Referring to the above diagram, zkMIPS follows a structured pipeline composed of the following stages:

  1. Guest Program
    A program that written in a high-level language such as Rust or C/C++, creating the application logic that needs to be proved.

  2. MIPS Compiler
    The high-level program is compiled into a MIPS ELF binary using a dedicated compiler. This step compiles the program into MIPS32R2 ELF binary.

  3. ELF Loader
    The ELF Loader reads and interprets the ELF file and prepares it for execution within the MIPS VM. This includes loading code, initializing memory, and setting up the program’s entry point.

  4. MIPS VM
    The MIPS Virtual Machine simulates a MIPS CPU to run the loaded ELF file. It captures every step of execution—including register states, memory accesses, and instruction addresses—and generates the execution trace (i.e., a detailed record of the entire computation).

  5. Execution Trace
    This trace is the core data structure used to verify the program. Each row represents a single step of execution, and each column corresponds to a particular CPU register or state variable. By ensuring that every step in the trace matches the intended behavior of the MIPS instructions, zkMIPS can prove the program was executed correctly.

  6. Prover
    The Prover takes the execution trace from the MIPS VM and generates a zero-knowledge proof. This proof shows that the program followed the correct sequence of states without revealing any sensitive internal data. In addition, the proof is eventually used by a Verifier Contract or another verification component, often deployed on-chain, to confirm that the MIPS program executed as claimed.
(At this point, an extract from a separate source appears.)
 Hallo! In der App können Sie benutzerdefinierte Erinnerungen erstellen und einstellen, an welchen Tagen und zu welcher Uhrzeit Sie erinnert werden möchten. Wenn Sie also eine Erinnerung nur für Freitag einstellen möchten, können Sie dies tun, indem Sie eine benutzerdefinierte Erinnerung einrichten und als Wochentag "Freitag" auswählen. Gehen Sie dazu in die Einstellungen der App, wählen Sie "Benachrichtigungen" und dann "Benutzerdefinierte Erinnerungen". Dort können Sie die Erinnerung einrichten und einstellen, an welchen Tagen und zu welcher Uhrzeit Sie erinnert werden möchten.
  7. Verifier Apart from the native verifier for the generated proof, zkMIPS also offers a solidity verifier for EVM-compatible blockchains.
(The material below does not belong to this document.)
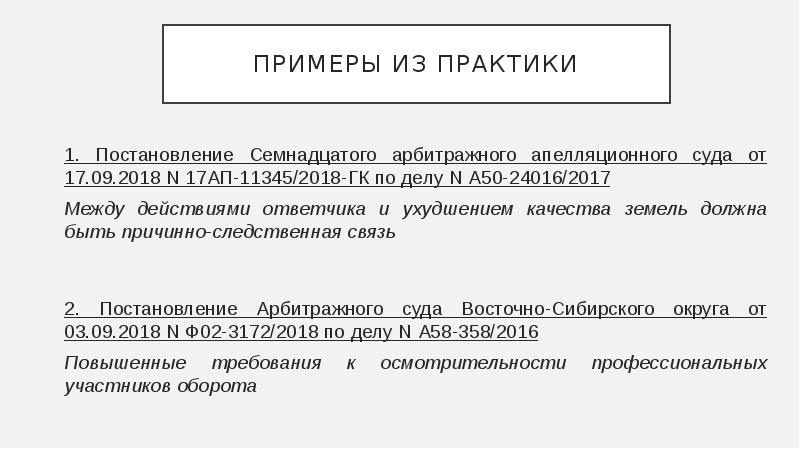 ПРИМЕРЫ ИЗ ПРАКТИКИ

1. Постановление Семнадцатого арбитражного апелляционного суда от 17.09.2018 N 17АП-11345/2018-ГК по делу N А50-24016/2017

Между действиями ответчика и ухудшением качества земель должна быть причинно-следственная связь

2. Постановление Арбитражного суда Восточно-Сибирского округа от 03.09.2018 N Ф02-3172/2018 по делу N А58-358/2016

Повышенные требования к осмотрительности профессиональных участников оборота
Prover Internal Proof Generation Steps

Within the Prover, zkMIPS employs multiple stages to efficiently process and prove the execution trace, ultimately producing a format suitable for on-chain verification:

  1. Shard
    To prevent memory overflow, a guest program may be split into multiple shards, allowing generation of a proof for each smaller table and then combining the proofs across tables to verify the full program execution.

  2. Chip
    Each instruction in a shard generates one or more events (e.g., CPU and ALU events), where each event corresponds to a specific chip (CpuChip, AddSubChip, etc.) - with its own set of constraints.

  3. Lookup
    Lookup serves two key purposes:

    • Cross-Chip Communication - The chip needs to send the logic which itself cannot verify to other chips for verification.
    • Consistency of memory access (the data read by the memory is the data written before) - Proving that the read and write data are “permuted”.

    zkMIPS implements these two lookup arguments through LogUp and multiset hashing hashing respectively.

  4. Core Proof
    The core proof includes a set of shard proofs.

  5. Compressed Proof
    The core proof (a vector of shard proofs) is aggregated into a single compressed proof via the FRI recursive folding algorithm.

  6. SNARK Proof
    The compressed proof is further processed using either the Plonk or Groth16 algorithm, resulting in a final Plonk proof or Groth16 proof.

In conclusion, throughout this process, zkMIPS seamlessly transforms a high-level program into MIPS instructions, runs those instructions to produce an execution trace, and then applies STARK, LogUp, PLONK, and Groth16 techniques to generate a succinct zero-knowledge proof. This proof can be verified on-chain to ensure both the correctness and the privacy of the computation.